Saturday, January 20, 2007

Myspace's approach of the value chain



After a long discussion with my binomial & friend Carl Hallard, i would like to share on Myspace approach of the music industry's value chain... (The picture is the myspace page of Fancy an emergent french band)

I remember my school's tutors wondered us : "where do you place So ME (Our platform) on the value chain?" We were not sure, especially because it was a new web 2.0 platforms editor (Business plan 2004). So ME, the first launched platform was an intermediation one for artists and fans (a Myspace like but with a deeper focus on the relation between fans and artists), allowing "experts" (artists) to sell entertainment/cultural products on the site...

Value chain seemed to be the thing we must respect and we used to say "We respect the value chain and bring solutions". It has been designed to bring promotion tools and revenue drivers for artists, diversity and direct contact with artists for fans, tools for Majors (to select the artist with huge potential artists with an objective approach)

I think Myspace's success is mainly due to this. They focus on bringing solutions to most of the value chain actors... If you think Myspace is blog or just "6 degree rule", you're wrong...

We don't need to respect how things goes in the current value chain but we need to bring solutions to actors that are currently involved in. Then when you get most of the market share as Myspace or Apple with the Ipod you can bring your own value chain in a sense.

Myspace has created social links between people around their interests, involving expert as emergent artists, video makers, nights clubs staff... as fans and other consumers (public), they will start to allow them the generate commercial transactions. It's relevant to introduce commercial transactions on a Social Network but it's not easy to generate social links based on commercial transactions.

Yes i know that some people are now engaged after meeting them as sellers and buyers on Ebay... Just crazy but not very representative...
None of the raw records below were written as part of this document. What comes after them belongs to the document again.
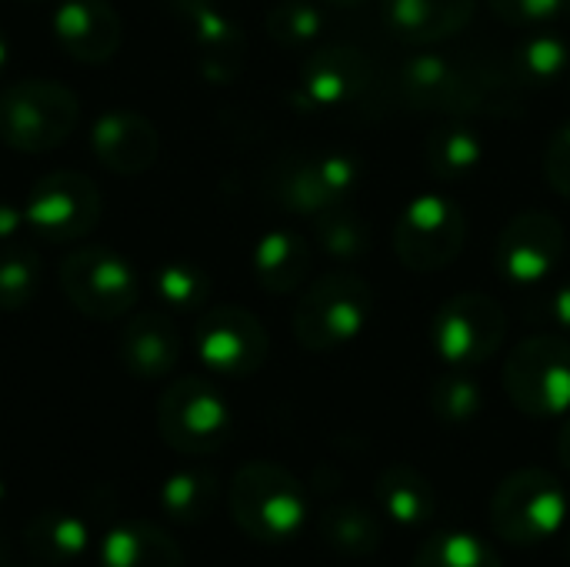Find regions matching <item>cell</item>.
I'll list each match as a JSON object with an SVG mask.
<instances>
[{
    "mask_svg": "<svg viewBox=\"0 0 570 567\" xmlns=\"http://www.w3.org/2000/svg\"><path fill=\"white\" fill-rule=\"evenodd\" d=\"M424 160H428V170L438 177V180H464L471 177L481 160H484V144L481 137L464 127V124H444L438 127L428 140H424Z\"/></svg>",
    "mask_w": 570,
    "mask_h": 567,
    "instance_id": "cell-28",
    "label": "cell"
},
{
    "mask_svg": "<svg viewBox=\"0 0 570 567\" xmlns=\"http://www.w3.org/2000/svg\"><path fill=\"white\" fill-rule=\"evenodd\" d=\"M411 567H504V561L481 535L451 528L431 535L411 558Z\"/></svg>",
    "mask_w": 570,
    "mask_h": 567,
    "instance_id": "cell-29",
    "label": "cell"
},
{
    "mask_svg": "<svg viewBox=\"0 0 570 567\" xmlns=\"http://www.w3.org/2000/svg\"><path fill=\"white\" fill-rule=\"evenodd\" d=\"M361 180V164L341 150L294 154L271 174V197L301 217H317L351 197Z\"/></svg>",
    "mask_w": 570,
    "mask_h": 567,
    "instance_id": "cell-11",
    "label": "cell"
},
{
    "mask_svg": "<svg viewBox=\"0 0 570 567\" xmlns=\"http://www.w3.org/2000/svg\"><path fill=\"white\" fill-rule=\"evenodd\" d=\"M374 311V287L357 271H331L297 297L291 328L304 351L331 354L357 341Z\"/></svg>",
    "mask_w": 570,
    "mask_h": 567,
    "instance_id": "cell-2",
    "label": "cell"
},
{
    "mask_svg": "<svg viewBox=\"0 0 570 567\" xmlns=\"http://www.w3.org/2000/svg\"><path fill=\"white\" fill-rule=\"evenodd\" d=\"M558 458H561V465L570 471V414L568 421L561 424V434H558Z\"/></svg>",
    "mask_w": 570,
    "mask_h": 567,
    "instance_id": "cell-39",
    "label": "cell"
},
{
    "mask_svg": "<svg viewBox=\"0 0 570 567\" xmlns=\"http://www.w3.org/2000/svg\"><path fill=\"white\" fill-rule=\"evenodd\" d=\"M321 538L344 558H371L384 545V521L357 501H334L321 511Z\"/></svg>",
    "mask_w": 570,
    "mask_h": 567,
    "instance_id": "cell-25",
    "label": "cell"
},
{
    "mask_svg": "<svg viewBox=\"0 0 570 567\" xmlns=\"http://www.w3.org/2000/svg\"><path fill=\"white\" fill-rule=\"evenodd\" d=\"M0 501H3V485H0Z\"/></svg>",
    "mask_w": 570,
    "mask_h": 567,
    "instance_id": "cell-42",
    "label": "cell"
},
{
    "mask_svg": "<svg viewBox=\"0 0 570 567\" xmlns=\"http://www.w3.org/2000/svg\"><path fill=\"white\" fill-rule=\"evenodd\" d=\"M514 77L524 87H551L570 74V43L554 30H524L514 53Z\"/></svg>",
    "mask_w": 570,
    "mask_h": 567,
    "instance_id": "cell-27",
    "label": "cell"
},
{
    "mask_svg": "<svg viewBox=\"0 0 570 567\" xmlns=\"http://www.w3.org/2000/svg\"><path fill=\"white\" fill-rule=\"evenodd\" d=\"M220 498V485L207 468H184L174 471L164 485H160V511L167 521L180 525V528H197L204 525Z\"/></svg>",
    "mask_w": 570,
    "mask_h": 567,
    "instance_id": "cell-26",
    "label": "cell"
},
{
    "mask_svg": "<svg viewBox=\"0 0 570 567\" xmlns=\"http://www.w3.org/2000/svg\"><path fill=\"white\" fill-rule=\"evenodd\" d=\"M374 87V63L364 50L334 43L314 50L301 67V94L317 110H351Z\"/></svg>",
    "mask_w": 570,
    "mask_h": 567,
    "instance_id": "cell-15",
    "label": "cell"
},
{
    "mask_svg": "<svg viewBox=\"0 0 570 567\" xmlns=\"http://www.w3.org/2000/svg\"><path fill=\"white\" fill-rule=\"evenodd\" d=\"M508 338V314L504 307L481 294V291H461L448 297L431 324V344L438 358L448 368L474 371L488 364Z\"/></svg>",
    "mask_w": 570,
    "mask_h": 567,
    "instance_id": "cell-8",
    "label": "cell"
},
{
    "mask_svg": "<svg viewBox=\"0 0 570 567\" xmlns=\"http://www.w3.org/2000/svg\"><path fill=\"white\" fill-rule=\"evenodd\" d=\"M401 100L417 114H474L484 104V77L444 53H414L394 80Z\"/></svg>",
    "mask_w": 570,
    "mask_h": 567,
    "instance_id": "cell-12",
    "label": "cell"
},
{
    "mask_svg": "<svg viewBox=\"0 0 570 567\" xmlns=\"http://www.w3.org/2000/svg\"><path fill=\"white\" fill-rule=\"evenodd\" d=\"M194 351L217 378H250L264 368L271 341L257 314L224 304L210 307L194 328Z\"/></svg>",
    "mask_w": 570,
    "mask_h": 567,
    "instance_id": "cell-13",
    "label": "cell"
},
{
    "mask_svg": "<svg viewBox=\"0 0 570 567\" xmlns=\"http://www.w3.org/2000/svg\"><path fill=\"white\" fill-rule=\"evenodd\" d=\"M53 37L77 63H107L120 50L124 27L107 0H60L53 10Z\"/></svg>",
    "mask_w": 570,
    "mask_h": 567,
    "instance_id": "cell-17",
    "label": "cell"
},
{
    "mask_svg": "<svg viewBox=\"0 0 570 567\" xmlns=\"http://www.w3.org/2000/svg\"><path fill=\"white\" fill-rule=\"evenodd\" d=\"M468 244V214L448 194L428 190L404 204L394 224V254L411 274H434L458 261Z\"/></svg>",
    "mask_w": 570,
    "mask_h": 567,
    "instance_id": "cell-7",
    "label": "cell"
},
{
    "mask_svg": "<svg viewBox=\"0 0 570 567\" xmlns=\"http://www.w3.org/2000/svg\"><path fill=\"white\" fill-rule=\"evenodd\" d=\"M498 20L518 30H541L570 10V0H488Z\"/></svg>",
    "mask_w": 570,
    "mask_h": 567,
    "instance_id": "cell-35",
    "label": "cell"
},
{
    "mask_svg": "<svg viewBox=\"0 0 570 567\" xmlns=\"http://www.w3.org/2000/svg\"><path fill=\"white\" fill-rule=\"evenodd\" d=\"M504 391L524 418H568L570 341L561 334L524 338L504 361Z\"/></svg>",
    "mask_w": 570,
    "mask_h": 567,
    "instance_id": "cell-6",
    "label": "cell"
},
{
    "mask_svg": "<svg viewBox=\"0 0 570 567\" xmlns=\"http://www.w3.org/2000/svg\"><path fill=\"white\" fill-rule=\"evenodd\" d=\"M324 3H331V7H357L364 0H324Z\"/></svg>",
    "mask_w": 570,
    "mask_h": 567,
    "instance_id": "cell-41",
    "label": "cell"
},
{
    "mask_svg": "<svg viewBox=\"0 0 570 567\" xmlns=\"http://www.w3.org/2000/svg\"><path fill=\"white\" fill-rule=\"evenodd\" d=\"M374 498L381 505V515L404 528H428L438 515V491L434 485L414 468V465H387L377 478H374Z\"/></svg>",
    "mask_w": 570,
    "mask_h": 567,
    "instance_id": "cell-21",
    "label": "cell"
},
{
    "mask_svg": "<svg viewBox=\"0 0 570 567\" xmlns=\"http://www.w3.org/2000/svg\"><path fill=\"white\" fill-rule=\"evenodd\" d=\"M254 277L271 294H294L311 274V247L297 231H267L250 254Z\"/></svg>",
    "mask_w": 570,
    "mask_h": 567,
    "instance_id": "cell-23",
    "label": "cell"
},
{
    "mask_svg": "<svg viewBox=\"0 0 570 567\" xmlns=\"http://www.w3.org/2000/svg\"><path fill=\"white\" fill-rule=\"evenodd\" d=\"M234 525L257 545H284L307 521V491L294 471L274 461H247L227 488Z\"/></svg>",
    "mask_w": 570,
    "mask_h": 567,
    "instance_id": "cell-1",
    "label": "cell"
},
{
    "mask_svg": "<svg viewBox=\"0 0 570 567\" xmlns=\"http://www.w3.org/2000/svg\"><path fill=\"white\" fill-rule=\"evenodd\" d=\"M264 23L274 43L294 50L314 43L324 33V10L311 0H281L267 10Z\"/></svg>",
    "mask_w": 570,
    "mask_h": 567,
    "instance_id": "cell-33",
    "label": "cell"
},
{
    "mask_svg": "<svg viewBox=\"0 0 570 567\" xmlns=\"http://www.w3.org/2000/svg\"><path fill=\"white\" fill-rule=\"evenodd\" d=\"M491 531L514 548H538L564 531L570 498L558 475L544 468L511 471L491 498Z\"/></svg>",
    "mask_w": 570,
    "mask_h": 567,
    "instance_id": "cell-3",
    "label": "cell"
},
{
    "mask_svg": "<svg viewBox=\"0 0 570 567\" xmlns=\"http://www.w3.org/2000/svg\"><path fill=\"white\" fill-rule=\"evenodd\" d=\"M314 237H317L321 251L337 257V261H361L371 251L367 221L344 204L314 217Z\"/></svg>",
    "mask_w": 570,
    "mask_h": 567,
    "instance_id": "cell-31",
    "label": "cell"
},
{
    "mask_svg": "<svg viewBox=\"0 0 570 567\" xmlns=\"http://www.w3.org/2000/svg\"><path fill=\"white\" fill-rule=\"evenodd\" d=\"M484 408V394H481V384L468 374V371H458L451 368L444 378L434 381L431 388V411L441 424H451V428H461V424H471Z\"/></svg>",
    "mask_w": 570,
    "mask_h": 567,
    "instance_id": "cell-32",
    "label": "cell"
},
{
    "mask_svg": "<svg viewBox=\"0 0 570 567\" xmlns=\"http://www.w3.org/2000/svg\"><path fill=\"white\" fill-rule=\"evenodd\" d=\"M90 548V528L70 511H40L23 528V555L37 565H67Z\"/></svg>",
    "mask_w": 570,
    "mask_h": 567,
    "instance_id": "cell-24",
    "label": "cell"
},
{
    "mask_svg": "<svg viewBox=\"0 0 570 567\" xmlns=\"http://www.w3.org/2000/svg\"><path fill=\"white\" fill-rule=\"evenodd\" d=\"M27 227L23 221V207L10 204L7 197H0V247L3 244H13L20 237V231Z\"/></svg>",
    "mask_w": 570,
    "mask_h": 567,
    "instance_id": "cell-38",
    "label": "cell"
},
{
    "mask_svg": "<svg viewBox=\"0 0 570 567\" xmlns=\"http://www.w3.org/2000/svg\"><path fill=\"white\" fill-rule=\"evenodd\" d=\"M157 434L164 444L187 458L217 454L234 434L227 398L197 374L177 378L157 401Z\"/></svg>",
    "mask_w": 570,
    "mask_h": 567,
    "instance_id": "cell-5",
    "label": "cell"
},
{
    "mask_svg": "<svg viewBox=\"0 0 570 567\" xmlns=\"http://www.w3.org/2000/svg\"><path fill=\"white\" fill-rule=\"evenodd\" d=\"M544 317H548L561 334H570V284H561L558 291L548 294V301H544Z\"/></svg>",
    "mask_w": 570,
    "mask_h": 567,
    "instance_id": "cell-37",
    "label": "cell"
},
{
    "mask_svg": "<svg viewBox=\"0 0 570 567\" xmlns=\"http://www.w3.org/2000/svg\"><path fill=\"white\" fill-rule=\"evenodd\" d=\"M184 13L190 23V47L204 80L230 84L247 57V37L240 23H234L214 0H184Z\"/></svg>",
    "mask_w": 570,
    "mask_h": 567,
    "instance_id": "cell-16",
    "label": "cell"
},
{
    "mask_svg": "<svg viewBox=\"0 0 570 567\" xmlns=\"http://www.w3.org/2000/svg\"><path fill=\"white\" fill-rule=\"evenodd\" d=\"M97 561L100 567H184V551L150 521H120L100 538Z\"/></svg>",
    "mask_w": 570,
    "mask_h": 567,
    "instance_id": "cell-22",
    "label": "cell"
},
{
    "mask_svg": "<svg viewBox=\"0 0 570 567\" xmlns=\"http://www.w3.org/2000/svg\"><path fill=\"white\" fill-rule=\"evenodd\" d=\"M90 147H94V157L110 174L134 177L157 164L160 134L144 114L117 107V110H107L104 117H97V124L90 130Z\"/></svg>",
    "mask_w": 570,
    "mask_h": 567,
    "instance_id": "cell-18",
    "label": "cell"
},
{
    "mask_svg": "<svg viewBox=\"0 0 570 567\" xmlns=\"http://www.w3.org/2000/svg\"><path fill=\"white\" fill-rule=\"evenodd\" d=\"M23 3H37V0H23Z\"/></svg>",
    "mask_w": 570,
    "mask_h": 567,
    "instance_id": "cell-43",
    "label": "cell"
},
{
    "mask_svg": "<svg viewBox=\"0 0 570 567\" xmlns=\"http://www.w3.org/2000/svg\"><path fill=\"white\" fill-rule=\"evenodd\" d=\"M120 361L140 381H160L180 364V331L167 314L144 311L120 331Z\"/></svg>",
    "mask_w": 570,
    "mask_h": 567,
    "instance_id": "cell-20",
    "label": "cell"
},
{
    "mask_svg": "<svg viewBox=\"0 0 570 567\" xmlns=\"http://www.w3.org/2000/svg\"><path fill=\"white\" fill-rule=\"evenodd\" d=\"M478 0H381L391 37L407 47H431L458 37L474 20Z\"/></svg>",
    "mask_w": 570,
    "mask_h": 567,
    "instance_id": "cell-19",
    "label": "cell"
},
{
    "mask_svg": "<svg viewBox=\"0 0 570 567\" xmlns=\"http://www.w3.org/2000/svg\"><path fill=\"white\" fill-rule=\"evenodd\" d=\"M43 284V264L33 247L13 241L0 247V311L13 314L37 301Z\"/></svg>",
    "mask_w": 570,
    "mask_h": 567,
    "instance_id": "cell-30",
    "label": "cell"
},
{
    "mask_svg": "<svg viewBox=\"0 0 570 567\" xmlns=\"http://www.w3.org/2000/svg\"><path fill=\"white\" fill-rule=\"evenodd\" d=\"M104 214V197L97 184L80 170L43 174L23 201L27 227L50 244L83 241Z\"/></svg>",
    "mask_w": 570,
    "mask_h": 567,
    "instance_id": "cell-10",
    "label": "cell"
},
{
    "mask_svg": "<svg viewBox=\"0 0 570 567\" xmlns=\"http://www.w3.org/2000/svg\"><path fill=\"white\" fill-rule=\"evenodd\" d=\"M7 60H10V43H7V37H3V30H0V70L7 67Z\"/></svg>",
    "mask_w": 570,
    "mask_h": 567,
    "instance_id": "cell-40",
    "label": "cell"
},
{
    "mask_svg": "<svg viewBox=\"0 0 570 567\" xmlns=\"http://www.w3.org/2000/svg\"><path fill=\"white\" fill-rule=\"evenodd\" d=\"M80 120L77 94L60 80H20L0 90V144L20 154H47L67 144Z\"/></svg>",
    "mask_w": 570,
    "mask_h": 567,
    "instance_id": "cell-4",
    "label": "cell"
},
{
    "mask_svg": "<svg viewBox=\"0 0 570 567\" xmlns=\"http://www.w3.org/2000/svg\"><path fill=\"white\" fill-rule=\"evenodd\" d=\"M564 224L551 211H521L498 234L494 264L508 284L534 287L554 274L564 257Z\"/></svg>",
    "mask_w": 570,
    "mask_h": 567,
    "instance_id": "cell-14",
    "label": "cell"
},
{
    "mask_svg": "<svg viewBox=\"0 0 570 567\" xmlns=\"http://www.w3.org/2000/svg\"><path fill=\"white\" fill-rule=\"evenodd\" d=\"M544 180L554 187V194L570 201V120L551 134L544 147Z\"/></svg>",
    "mask_w": 570,
    "mask_h": 567,
    "instance_id": "cell-36",
    "label": "cell"
},
{
    "mask_svg": "<svg viewBox=\"0 0 570 567\" xmlns=\"http://www.w3.org/2000/svg\"><path fill=\"white\" fill-rule=\"evenodd\" d=\"M154 291L174 311H197V307H204L210 301L214 284L197 264L170 261L154 274Z\"/></svg>",
    "mask_w": 570,
    "mask_h": 567,
    "instance_id": "cell-34",
    "label": "cell"
},
{
    "mask_svg": "<svg viewBox=\"0 0 570 567\" xmlns=\"http://www.w3.org/2000/svg\"><path fill=\"white\" fill-rule=\"evenodd\" d=\"M60 291L83 317L120 321L137 304V274L114 247L83 244L60 264Z\"/></svg>",
    "mask_w": 570,
    "mask_h": 567,
    "instance_id": "cell-9",
    "label": "cell"
}]
</instances>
Why will i need to buy music in a store if i can buy it to "my friend" the artist directly on
Myspace?

Today the only reason i could buy music in a store (for myself) is that "my friend" artist told me to, or cause the packaging add a specific value... (I've finally put all my cds' packaging in my cave last week...). I've never buy MP3 files yet but I'm just waiting for Myspace to allow registered artists music sells to do it and I can't wait (yes truly!)
I think Myspace will become the first MP3 paid distribution platform, Apple store is not so relevant for Myspace users...

Myspace could become a strong e-commerce player soon.

Who is going to make the smart move to deploy his CtoC payment solution on Myspace?

. Ebay with Paypal
. Yahoo! / Alibaba with Alipay
. Google with Google checkout

I think it's the most important deal to make this year for Payment solutions to expand market shares. It seems to be Paypal but we don't know really...

Will Myspace and Newscorp turn into e-commerce successfully?
I'm more in love with the e-business than with any company so i hope it they will do it!

5 comments:

alban said...

Je partage ton analyse: Myspace a réuni ensemble des acteurs qui avant pouvait avoir du mal à se rencontrer avec les moyens traditionnels (envoie de maquette, site web esseulé...): artistes émergents avec un public potentiel, puis avec salles, bars, tourneurs, maisons de disque and co...

Anonymous said...

D'accord avec vous. On peut même aller plus loin et dire que Myspace est un générateur de vocation. Et c'est en celà qu'il y a encore des segments à détacher du modèle Myspace fédérateur, mais aussi généraliste. Les artistes émergents par exemple: Que deviennent-ils noyer dans la masse des artistes connus, signés et déjà médiatisé par ailleurs? Mais encore une fois c'est pas la vocation de MS. D'autres doivent prendre le relai judicieusement...

DF

Gregory Talon said...

Hello, thanks for your comment. you think myspace is generalist?
I don't think so.
You know you can find almost all the emergent artists on myspace and they reach to have huge success on it.

Myspace is more designed for emergent artists than for major ones... Major ones didn't need Myspace before but emergent artists had no solutions to etablish a relation with their potential fans... In this sense myspace brings them solutions on the value chain wich was rejecting them before...

Anonymous said...

Myspace is so Boring...........

I prefer Orkut for it's simplicity and totally no typical web page design....

Orkut's debate forums hold the key....

once you discover them ...you get hooked.

Anonymous said...

orkut hasn't changed its layout in years. it looks d same... dull n boring. its no longer fun.
d point is dat for pple in countries like india n brazil, whr thr r more orkut users than ne other social networkin site, it can b considered a mere necessity. but if i had a choice, myspace wud b my pick!